**Goal of the exercise**: Can you reproduce all of these records with each "leafy bush" changed to "dense bush" and everything else left as it is?

**Material provided**:

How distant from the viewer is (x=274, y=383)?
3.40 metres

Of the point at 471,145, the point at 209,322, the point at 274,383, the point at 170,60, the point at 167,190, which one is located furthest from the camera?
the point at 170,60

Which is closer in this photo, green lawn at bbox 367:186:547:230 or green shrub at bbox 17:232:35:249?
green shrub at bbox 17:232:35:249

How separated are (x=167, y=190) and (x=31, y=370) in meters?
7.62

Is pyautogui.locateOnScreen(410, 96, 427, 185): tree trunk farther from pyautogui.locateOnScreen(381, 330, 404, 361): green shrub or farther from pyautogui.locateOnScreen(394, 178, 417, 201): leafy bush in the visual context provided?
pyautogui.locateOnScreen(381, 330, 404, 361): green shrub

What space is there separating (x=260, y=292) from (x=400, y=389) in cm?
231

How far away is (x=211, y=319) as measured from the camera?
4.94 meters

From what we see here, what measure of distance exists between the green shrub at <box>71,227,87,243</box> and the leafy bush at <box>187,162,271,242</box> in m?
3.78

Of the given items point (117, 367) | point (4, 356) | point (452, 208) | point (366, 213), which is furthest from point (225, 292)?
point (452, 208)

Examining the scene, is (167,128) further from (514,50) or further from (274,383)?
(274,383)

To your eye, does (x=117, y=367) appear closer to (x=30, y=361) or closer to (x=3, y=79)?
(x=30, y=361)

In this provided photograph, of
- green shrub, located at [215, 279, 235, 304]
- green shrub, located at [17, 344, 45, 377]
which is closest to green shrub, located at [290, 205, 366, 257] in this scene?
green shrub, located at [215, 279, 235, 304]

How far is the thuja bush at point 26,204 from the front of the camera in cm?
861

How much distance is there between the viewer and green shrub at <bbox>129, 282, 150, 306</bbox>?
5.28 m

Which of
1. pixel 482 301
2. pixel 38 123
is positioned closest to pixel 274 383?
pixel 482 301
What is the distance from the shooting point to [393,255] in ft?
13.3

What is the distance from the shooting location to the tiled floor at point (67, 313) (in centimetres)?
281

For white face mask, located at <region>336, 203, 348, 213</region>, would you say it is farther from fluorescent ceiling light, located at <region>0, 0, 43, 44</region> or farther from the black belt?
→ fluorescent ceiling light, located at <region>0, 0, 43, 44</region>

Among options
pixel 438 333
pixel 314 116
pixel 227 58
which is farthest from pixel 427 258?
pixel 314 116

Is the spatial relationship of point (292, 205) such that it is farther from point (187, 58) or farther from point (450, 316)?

**Reply to the task**:
How distant from the viewer is (x=274, y=383)?
3.40 metres

Of the point at 471,145, the point at 209,322, the point at 274,383, the point at 170,60, the point at 167,190, which one is located furthest from the camera?
the point at 170,60

Which is closer in this photo, green lawn at bbox 367:186:547:230 or green shrub at bbox 17:232:35:249?
green shrub at bbox 17:232:35:249

How separated are (x=167, y=190) and (x=31, y=370) in meters?
7.62

Is pyautogui.locateOnScreen(410, 96, 427, 185): tree trunk farther from pyautogui.locateOnScreen(381, 330, 404, 361): green shrub or farther from pyautogui.locateOnScreen(394, 178, 417, 201): dense bush in the visual context provided?
pyautogui.locateOnScreen(381, 330, 404, 361): green shrub

What space is there separating (x=260, y=292) from (x=400, y=389) in cm?
231

How far away is (x=211, y=319) as measured from the camera?
4.94 meters

From what we see here, what measure of distance exists between the green shrub at <box>71,227,87,243</box> and the dense bush at <box>187,162,271,242</box> in m?
3.78

Of the given items point (117, 367) | point (4, 356) | point (452, 208) | point (366, 213), which is furthest from point (225, 292)?
point (452, 208)

Examining the scene, is (167,128) further from (514,50) or further from (274,383)?
(274,383)

To your eye, does (x=117, y=367) appear closer to (x=30, y=361) or closer to (x=3, y=79)?
(x=30, y=361)

In this provided photograph, of
- green shrub, located at [215, 279, 235, 304]
- green shrub, located at [17, 344, 45, 377]
which is closest to green shrub, located at [290, 205, 366, 257] in this scene?
green shrub, located at [215, 279, 235, 304]

How far is the thuja bush at point 26,204 from the front of the camera in cm?
861

How much distance is there between the viewer and green shrub at <bbox>129, 282, 150, 306</bbox>?
5.28 m

Which of
1. pixel 482 301
2. pixel 38 123
is positioned closest to pixel 274 383?
pixel 482 301
What is the distance from the shooting point to [393,255] in ft?
13.3

What is the distance from the shooting location to the tiled floor at point (67, 313) (in centimetres)?
281

For white face mask, located at <region>336, 203, 348, 213</region>, would you say it is farther from fluorescent ceiling light, located at <region>0, 0, 43, 44</region> or farther from the black belt?
→ fluorescent ceiling light, located at <region>0, 0, 43, 44</region>

Among options
pixel 438 333
pixel 314 116
pixel 227 58
which is farthest from pixel 427 258?
pixel 314 116

Is the spatial relationship of point (292, 205) such that it is farther from point (187, 58) or farther from point (450, 316)?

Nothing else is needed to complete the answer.